▸ EXTRACTED TEXT:

▼

Sorry my appreciation was lagging.
obviously a single rogue element
isn't that some kind of fraud?
he's a shark, not a sheep
(see the Leader's Club at the bottom)
btw I love that Triumvirate of bright young political commentators at the end. I wanna hang out with them on a Sunday.
so Cameron won't publish details of his visitors because they're 'private' apparently
Isn't Prime Minister a public office? Isn't no.10 part of the State apparatus?
Obviously that doesn't work in practice though - Cameron just looks like he's hiding something.
people are going to assume a Brooks/Murdoch pow-wow
I'm not even going to type the rest of that post now.
i've started singing "ad hominem" to tune of "mana-mana, doo doo do doo doo".
i recommend it.
ad hominem, doo doo do doo doo. ad hominem, doo doo doo doo. etc
because I fear Gordo and Tony probably ran things a very similar way. :-/
because I've long believed it to be Conservative Party policy. That Leader's club's been around for quite some time. It was even reported on by the press in 2010 and it's been in place since at least 2008; http://web.archive.org/web/20081006051419/http://www.conservatives.com/Donate/Donor_Clubs.aspx
Doesn't make any of it right, but some muppet from one of the parties is still going to stop any reform of the way our political parties are funded and this is an easy way for the political parties to make a quick buck or three.
surely nobody would pump vast sums of money into a political party unless they expected their views to be listened to as a result?
which is why reform's been so necessary for so long.
No one, wheter it be a corporation or a trade union, would give large amounts of money in return for no access at all. I'm sure there are some old boys who donate money in the same way they would give to a charity, but even they probably expect a dinner or access from time-to-time with the PM/party leader even if they had no interest in influencing them.
Personally, I don't really have much of a problem with it, and it seems the only 'real' solution is State funding for political parties which is far worse (and, strangely, more democratically unaccountable) to my mind.
I'm assuming that in such a system political parties wouldn't all be given the same amount of money. It would seem silly to limit Labour and Conservatives to the same level of funding as Greens/UKIP/BNP given the differing sizes of their current operations. But to pay them differently based on their current sizes would unfairly entrench this set-up, ensuring that the smaller partiers remaing ever so.
Similarly, if it was the case that all political parties got state-sanctioned funding of equal amounts, you'd have no end of joke parties set up which would be a waste of money. Or indeed 'serious' but very very niche parties, which would also be a waste of money.

▲

▸ GIVEN INFORMATION:

▼

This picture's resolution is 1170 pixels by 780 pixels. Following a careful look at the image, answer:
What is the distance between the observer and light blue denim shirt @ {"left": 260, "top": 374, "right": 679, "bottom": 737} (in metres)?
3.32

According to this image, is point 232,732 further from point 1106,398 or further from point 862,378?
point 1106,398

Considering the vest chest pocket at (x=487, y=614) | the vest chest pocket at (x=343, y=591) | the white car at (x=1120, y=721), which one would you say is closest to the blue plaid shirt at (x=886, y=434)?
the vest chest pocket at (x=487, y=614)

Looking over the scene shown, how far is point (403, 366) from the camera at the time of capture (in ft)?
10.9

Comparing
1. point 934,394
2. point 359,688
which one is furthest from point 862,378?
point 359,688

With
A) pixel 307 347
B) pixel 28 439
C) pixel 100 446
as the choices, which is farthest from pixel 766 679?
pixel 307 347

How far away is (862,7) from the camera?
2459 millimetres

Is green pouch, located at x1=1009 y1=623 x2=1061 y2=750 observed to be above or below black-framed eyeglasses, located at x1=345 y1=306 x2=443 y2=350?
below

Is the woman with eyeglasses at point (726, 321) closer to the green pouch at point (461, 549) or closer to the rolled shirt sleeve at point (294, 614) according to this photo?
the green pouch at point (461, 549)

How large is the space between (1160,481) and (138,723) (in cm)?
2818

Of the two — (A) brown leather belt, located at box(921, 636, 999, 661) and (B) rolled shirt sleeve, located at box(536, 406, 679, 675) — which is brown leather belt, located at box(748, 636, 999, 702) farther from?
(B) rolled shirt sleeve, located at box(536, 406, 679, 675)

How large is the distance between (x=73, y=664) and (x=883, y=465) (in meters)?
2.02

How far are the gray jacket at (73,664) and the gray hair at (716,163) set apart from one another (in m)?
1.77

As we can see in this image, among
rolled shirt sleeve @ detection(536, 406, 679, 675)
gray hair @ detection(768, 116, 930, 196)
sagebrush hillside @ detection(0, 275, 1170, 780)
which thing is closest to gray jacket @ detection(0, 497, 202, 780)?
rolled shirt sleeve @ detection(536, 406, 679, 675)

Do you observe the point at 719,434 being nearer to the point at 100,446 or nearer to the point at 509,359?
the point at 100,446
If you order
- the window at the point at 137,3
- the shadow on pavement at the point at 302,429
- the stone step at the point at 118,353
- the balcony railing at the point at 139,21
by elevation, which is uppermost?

▲

▸ TASK SET:
1. In the party-funding comments, since at least what year has the Leader's Club been in place?
2. Copy out the stretch of the party-funding comments from "so Cameron won't" through "i recommend it.".
Nothing here depends on the lines.

▸ LIST OF SOLUTIONS:
1. Since at least 2008.

2.
so Cameron won't publish details of his visitors because they're 'private' apparently
Isn't Prime Minister a public office? Isn't no.10 part of the State apparatus?
Obviously that doesn't work in practice though - Cameron just looks like he's hiding something.
people are going to assume a Brooks/Murdoch pow-wow
I'm not even going to type the rest of that post now.
i've started singing "ad hominem" to tune of "mana-mana, doo doo do doo doo".
i recommend it.